Clara-Clara, sculpture de Richard Serra au jardin des Tuileries, mars 2009 Ph., G.AdC
LAURA | L’AURA
« L’aura : l’être-à-la-mort éblouissant. Tissée par le temporel, elle est, mortelle, l’évanescence de la beauté et son voile, la dignité de la chose éphémère, l’éclat de la sublimité. Ou encore, la splendeur de notre condition, puisqu’être, irrévocablement, de cette terre est, en dépit de tout, splendide, comme le disait Rilke. L’homme a éternellement besoin d’aura, et si on persiste à la lui refuser, il y a danger de régression à toutes les formes du sacré même religieux, avec son cortège d’intolérances, à la valeur cultuelle de l’œuvre inaccessible et unique, reflet de l’inaccessibilité et de l’unicité du dieu. À la sauvagerie du mythe.

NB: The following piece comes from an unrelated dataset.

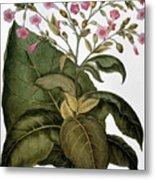 Botany: Tobacco Plant Metal Print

À l’égal, peut-être, de la photographie, qui donne de l’être au passé, confrontant le temps fragile à l’éternité qui le ruine, le lyrisme, même le plus moderne, est l’ultime refuge de l’aura. Puisqu’il n’a d’autre fonction que de la capturer, en fixant avec des mots ses instantanés, ici et maintenant, les moments épiphaniques, même sans resacraliser. Ce qui est absolument, tragiquement moderne, c’est que l’aura ne brille jamais mieux que sur le fond de son déclin, et que l’illumination qui nous reste, déchirante et brève, est profane. En dépit des atrocités du monde moderne, le lyrisme illumine nos dernières raisons de vivre ― comme l’amour.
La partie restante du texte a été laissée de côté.